Ways to Calculate Hashing in Data Structure
This article was published as a part of the Data Science Blogathon.
Hashing is the process of mapping keys and values into a hash table by using a hash function. It makes elements more accessible faster. The efficiency of the hash function determines how well it can handle the mapping.
When you have 20000 numbers in a list and you are asked to search for a number from within the list, you will scan each number until you find a match.
The process of searching an entire list for that specific number takes a lot of time. Not only is this manual process of scanning time-consuming, but it is also inefficient. The data structure reduces the search time and allows you to find the number within seconds due to its hashing function.
Key Terminologies of Hashing
Key – An Identifier to uniquely identify the Data(Entity).
Value – The Data Entity (with its associated details) that we are storing.

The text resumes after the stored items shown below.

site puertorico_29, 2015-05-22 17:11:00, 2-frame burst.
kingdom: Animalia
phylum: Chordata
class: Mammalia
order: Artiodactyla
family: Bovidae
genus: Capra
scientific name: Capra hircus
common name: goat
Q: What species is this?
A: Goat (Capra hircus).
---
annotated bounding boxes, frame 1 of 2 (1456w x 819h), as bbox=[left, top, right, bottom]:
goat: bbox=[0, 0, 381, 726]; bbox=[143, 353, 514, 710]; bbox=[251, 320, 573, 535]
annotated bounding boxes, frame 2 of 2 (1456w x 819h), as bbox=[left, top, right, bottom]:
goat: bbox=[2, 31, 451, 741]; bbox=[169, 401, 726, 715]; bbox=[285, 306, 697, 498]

Hashing works in two steps:
- The algorithm accepts any Entity (as a key) as input. If that key isn’t an integer, we will need to provide it with some way to get an integer value from the entity(N).
- We cannot use this integer as the Memory address to place this Key-Value once we have got an initial Integral value (N). This will not work, but the hash function converts this integer into another integer value that can be used to store the key-value in memory.
What is Hashing?
The hashing algorithm is designed to solve the problem of efficiently finding and storing data within an array.
For example: A student is an entity. Each student can have a name, address, phone number, unique ID (Roll number).
To make it a key-value pair we take the roll number as the key and the pair will be rest attributes like address, name, phone number, etc. This way we created a mapping of students with roll number as key and basic information as value. Now if we want to know a student’s details we can just know his/her roll number.
What is Data Here to be Stored?
You can think of it as an object in OOPS terms, or as a set of properties that all belong to a specific thing.
As shown above, Student data can include information like his Roll Number, his name, his address, and so on.
We can think of all these details as “data” we want to store. The Roll Number is the key since it is unique to each student.
Roll Number = Key, and Student Details = Value.
The idea of hashing is used in the world of Data Structures to find the Memory address or Index in which to store this Key-Value pair in a given data structure. We can’t place these data at either 100 or any Student detail if Key=100 and Value=certain Student detail, for example.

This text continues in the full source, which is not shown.